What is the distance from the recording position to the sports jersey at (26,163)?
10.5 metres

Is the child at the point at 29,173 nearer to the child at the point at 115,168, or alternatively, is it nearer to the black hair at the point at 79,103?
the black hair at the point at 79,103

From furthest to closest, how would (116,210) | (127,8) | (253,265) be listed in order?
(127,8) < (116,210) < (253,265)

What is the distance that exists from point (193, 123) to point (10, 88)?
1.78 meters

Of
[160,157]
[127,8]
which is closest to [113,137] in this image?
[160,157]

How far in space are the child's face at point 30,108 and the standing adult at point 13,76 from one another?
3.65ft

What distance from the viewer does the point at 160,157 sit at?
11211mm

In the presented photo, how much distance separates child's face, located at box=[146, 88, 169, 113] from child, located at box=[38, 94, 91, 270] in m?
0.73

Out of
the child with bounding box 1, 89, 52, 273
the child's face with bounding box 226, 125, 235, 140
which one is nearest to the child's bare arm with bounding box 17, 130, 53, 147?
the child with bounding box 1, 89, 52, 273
::::
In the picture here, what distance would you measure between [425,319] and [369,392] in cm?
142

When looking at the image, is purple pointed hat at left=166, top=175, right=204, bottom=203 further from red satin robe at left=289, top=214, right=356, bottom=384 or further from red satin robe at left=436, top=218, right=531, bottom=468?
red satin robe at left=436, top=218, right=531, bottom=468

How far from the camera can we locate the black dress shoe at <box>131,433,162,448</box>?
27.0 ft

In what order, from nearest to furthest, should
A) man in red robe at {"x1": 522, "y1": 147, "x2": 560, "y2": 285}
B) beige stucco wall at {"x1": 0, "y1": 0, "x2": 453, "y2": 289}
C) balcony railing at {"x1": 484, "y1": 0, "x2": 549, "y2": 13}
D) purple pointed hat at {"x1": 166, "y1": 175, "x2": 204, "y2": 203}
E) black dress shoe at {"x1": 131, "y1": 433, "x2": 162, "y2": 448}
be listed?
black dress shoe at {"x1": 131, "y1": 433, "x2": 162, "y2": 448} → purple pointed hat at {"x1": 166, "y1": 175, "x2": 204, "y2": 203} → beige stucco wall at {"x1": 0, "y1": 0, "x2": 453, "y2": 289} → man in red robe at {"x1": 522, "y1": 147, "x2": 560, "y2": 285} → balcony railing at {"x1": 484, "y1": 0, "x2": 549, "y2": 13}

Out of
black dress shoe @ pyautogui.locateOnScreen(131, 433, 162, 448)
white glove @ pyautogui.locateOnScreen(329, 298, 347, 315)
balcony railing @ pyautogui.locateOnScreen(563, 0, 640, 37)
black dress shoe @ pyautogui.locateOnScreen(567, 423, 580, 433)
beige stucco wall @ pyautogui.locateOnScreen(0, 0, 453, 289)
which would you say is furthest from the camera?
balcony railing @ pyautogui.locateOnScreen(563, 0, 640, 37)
::::
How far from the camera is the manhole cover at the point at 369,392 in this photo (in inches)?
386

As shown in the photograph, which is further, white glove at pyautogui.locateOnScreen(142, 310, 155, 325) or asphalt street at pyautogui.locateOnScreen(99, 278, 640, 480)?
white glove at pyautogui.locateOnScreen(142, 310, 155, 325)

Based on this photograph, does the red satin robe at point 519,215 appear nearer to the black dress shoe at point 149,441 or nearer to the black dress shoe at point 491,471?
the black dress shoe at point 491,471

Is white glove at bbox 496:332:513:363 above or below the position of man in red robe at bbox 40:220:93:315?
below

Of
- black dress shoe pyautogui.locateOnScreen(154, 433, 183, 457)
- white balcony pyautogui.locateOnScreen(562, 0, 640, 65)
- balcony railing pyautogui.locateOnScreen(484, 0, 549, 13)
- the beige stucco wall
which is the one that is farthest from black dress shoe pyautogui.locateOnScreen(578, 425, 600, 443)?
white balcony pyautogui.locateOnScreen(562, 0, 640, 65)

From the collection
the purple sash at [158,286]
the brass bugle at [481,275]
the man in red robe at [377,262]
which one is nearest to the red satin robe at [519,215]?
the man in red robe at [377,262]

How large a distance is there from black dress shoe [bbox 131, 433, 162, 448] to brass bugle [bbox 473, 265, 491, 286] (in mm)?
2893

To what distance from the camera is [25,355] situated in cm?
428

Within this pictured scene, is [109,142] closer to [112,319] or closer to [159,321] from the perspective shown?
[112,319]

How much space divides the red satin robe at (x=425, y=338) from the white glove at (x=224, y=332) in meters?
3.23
::::
Aim: Pull out every line in the entries above that contains the word "satin".

Completed task:
When looking at the image, is purple pointed hat at left=166, top=175, right=204, bottom=203 further from red satin robe at left=289, top=214, right=356, bottom=384 or further from red satin robe at left=436, top=218, right=531, bottom=468?
red satin robe at left=436, top=218, right=531, bottom=468
Based on this photograph, does the red satin robe at point 519,215 appear nearer to the black dress shoe at point 149,441 or nearer to the black dress shoe at point 491,471?
which one is nearest to the red satin robe at [519,215]?
How much space divides the red satin robe at (x=425, y=338) from the white glove at (x=224, y=332) in meters?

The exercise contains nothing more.